The formal structure of Luna Cinese (side X or Y) is circular and symmetrical on all sides, like a sphere that could be spun in any direction without shaking its perfect balance, transient and smooth as it is. It is a simple dreamy image of a sphere rotating around an axis that is itself the object of a rotating motion. It is likewise the simple, mechanical image of a spinning disc.
Semantically speaking, it is the superimposition of concentric spherical layers, like parallel, autonomous levels – a bit akin to geological strata’s curves. Many stories (German text) gravitate independently from each other around this sort of centre. They appear as fast as meteors (once only) or in subtle ways (2 to 7 times), creating a linear discourse and thus a meaning through disparate fragments, only to then destroy (erase) it, or to repeat the same mood over and over again, etc.

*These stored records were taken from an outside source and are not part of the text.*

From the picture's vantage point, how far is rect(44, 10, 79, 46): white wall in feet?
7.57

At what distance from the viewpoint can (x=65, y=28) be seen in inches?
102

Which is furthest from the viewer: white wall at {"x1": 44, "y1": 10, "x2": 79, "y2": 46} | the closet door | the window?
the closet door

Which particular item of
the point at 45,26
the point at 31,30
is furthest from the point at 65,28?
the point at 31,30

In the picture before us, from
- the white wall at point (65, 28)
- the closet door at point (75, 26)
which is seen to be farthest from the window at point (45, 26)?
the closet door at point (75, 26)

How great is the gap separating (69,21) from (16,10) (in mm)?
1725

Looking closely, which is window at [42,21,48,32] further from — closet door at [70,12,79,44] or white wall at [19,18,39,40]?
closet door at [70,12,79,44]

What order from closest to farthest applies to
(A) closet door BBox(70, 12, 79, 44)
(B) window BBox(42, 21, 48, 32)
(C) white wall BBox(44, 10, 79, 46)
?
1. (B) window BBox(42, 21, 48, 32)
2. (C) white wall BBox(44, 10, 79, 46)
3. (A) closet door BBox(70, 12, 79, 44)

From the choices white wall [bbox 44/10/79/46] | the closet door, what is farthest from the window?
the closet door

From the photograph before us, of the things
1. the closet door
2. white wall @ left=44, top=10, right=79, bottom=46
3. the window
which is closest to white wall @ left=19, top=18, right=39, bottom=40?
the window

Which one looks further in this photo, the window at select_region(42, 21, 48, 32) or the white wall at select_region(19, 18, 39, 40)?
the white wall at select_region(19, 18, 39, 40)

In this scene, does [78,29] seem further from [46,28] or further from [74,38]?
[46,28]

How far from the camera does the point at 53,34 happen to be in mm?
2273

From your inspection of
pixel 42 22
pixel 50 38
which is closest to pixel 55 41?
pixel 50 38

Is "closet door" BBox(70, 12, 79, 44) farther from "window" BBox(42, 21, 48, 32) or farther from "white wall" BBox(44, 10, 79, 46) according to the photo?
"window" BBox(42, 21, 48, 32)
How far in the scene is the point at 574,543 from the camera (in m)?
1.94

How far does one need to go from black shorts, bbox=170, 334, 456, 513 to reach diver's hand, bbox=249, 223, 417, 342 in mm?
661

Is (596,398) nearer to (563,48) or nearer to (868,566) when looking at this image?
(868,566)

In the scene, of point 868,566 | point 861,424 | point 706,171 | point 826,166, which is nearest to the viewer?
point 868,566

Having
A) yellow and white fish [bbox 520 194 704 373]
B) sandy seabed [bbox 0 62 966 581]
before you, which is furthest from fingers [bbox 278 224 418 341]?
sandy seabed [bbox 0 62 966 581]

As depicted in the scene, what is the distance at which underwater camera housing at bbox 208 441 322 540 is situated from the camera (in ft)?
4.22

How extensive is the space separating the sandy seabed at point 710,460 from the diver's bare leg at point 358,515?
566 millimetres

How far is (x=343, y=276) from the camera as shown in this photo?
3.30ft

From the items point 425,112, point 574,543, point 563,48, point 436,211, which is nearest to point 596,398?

Such texts, short and to the point, will trigger, at each burst-flash, characteristic musical mini-situations that will always accompany them as involuntary leitmotifs.
Cooking recipes, childish songs, sarabandes of messy memories, mental transcriptions of actual or only imaginary discussions, will cross their paths in a rather sophisticated and structuralist montage. A musical science fiction tale, built from the smallest and most insignificant elements of everyday life.
A reading over time could, among other things, show a slow motion photoflash from “Journey to the Centre of the Earth”, an initiation journey towards the discovery of the idea of “centre”, the erotic-hermetic symbolism of the “shell”, the spiral of Marxist dialectics, the mechanical operation of the record player, the needle passing through coil after coil until the final stop, the empty centre, the silence of sound, the absence of music. Now, it is here that the initial ambiguity finally blooms: what do we find at the bottom of this “final” point, of this centre, shell, cul de sac or mantra? First of all, the progressive cancellation of every sonic being and the clear enunciation of the title itself, Luna Cinese (“Kinesische Mond”, “lune chinoise”, “Chinese Moon”) – a large and round flying disc. Theoretically, we can call the record’s A or B side a meaning-making process, a creeping or nascent process. Through a progressive (re)discovery that reached the title itself, we have now achieved a sonic seeding.